Change Keras Distiller() class so that the student and teacher model can have two different inputs

Question

I am doing my Master's thesis in Multimodal Emotion Recognition, more precisely, I want to apply knowledge distillation from a multimodal teacher model to an unimodal student model. I am using Keras Distiller() class (https://keras.io/examples/vision/knowledge_distillation/) and following the instructions presented in the final of the page. However, my teacher model receives as input the resulting tensor of the concatenation between text features (text_shape = (1038, 33, 600)) and audio features (audio_shape = (1038, 33, 600)), resulting in the final_shape = (1038, 33, 1200) while my student model receives as input a tensor of shape (1038, 33, 100) and my label shape is label_shape= (1038, 33, 3). As you can see, my inputs are different on my two models and the Distiller() class is predefined to work with the same input for both models and that is what I am trying to change.
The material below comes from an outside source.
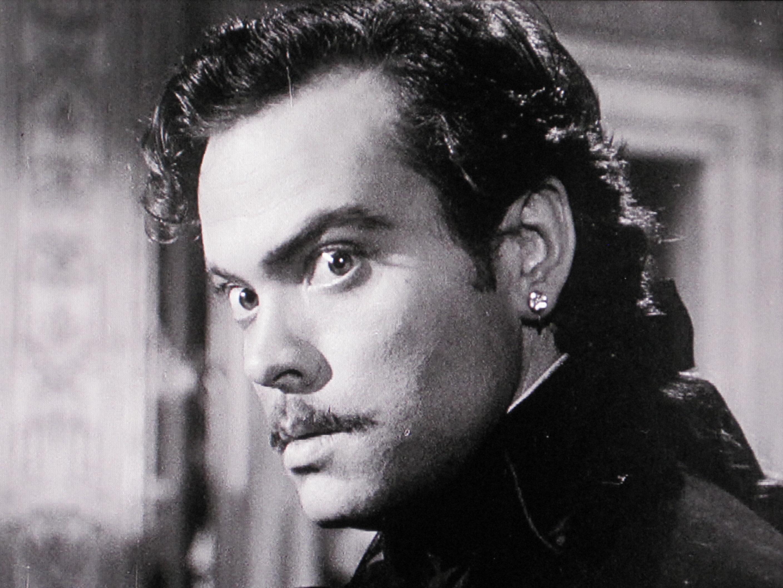 Orson Welles in Black Magic (1949)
The first thing I tried to change in the keras class was to pass in the beggining of def train_step from this:

def train_step(self, data):
        # Unpack data
        x, y = data

to this:

def train_step(self, data):
        # Unpack data
        x, y = data
        x_teacher = x[0]
        x_student = x[1]

and then change the variable x in the rest of the code for x_teacher in the parts about the teacher model and for x_student when it was about student model. Then, I run the following code to train my student model:

text_distilled = Distiller(student=text_student, teacher=bimodal_teacher)
     text_distilled.compile(
        optimizer=keras.optimizers.Adam(),
        metrics=[keras.metrics.SparseCategoricalAccuracy()],
        student_loss_fn=tf.keras.losses.SparseCategoricalCrossentropy(from_logits=True),
        distillation_loss_fn=keras.losses.KLDivergence(),
        alpha=0.1,
        temperature=10,
)

    both_inputs = [x_teacher, x_student]

    text_distilled.fit(both_inputs, y_train, epochs=3)

and I got this error:

ValueError: Can not squeeze dim[2], expected a dimension of 1, got 3 for '{{node Squeeze}} = Squeeze[T=DT_FLOAT, squeeze_dims=[-1]](IteratorGetNext:2)' with input shapes: [?,33,3].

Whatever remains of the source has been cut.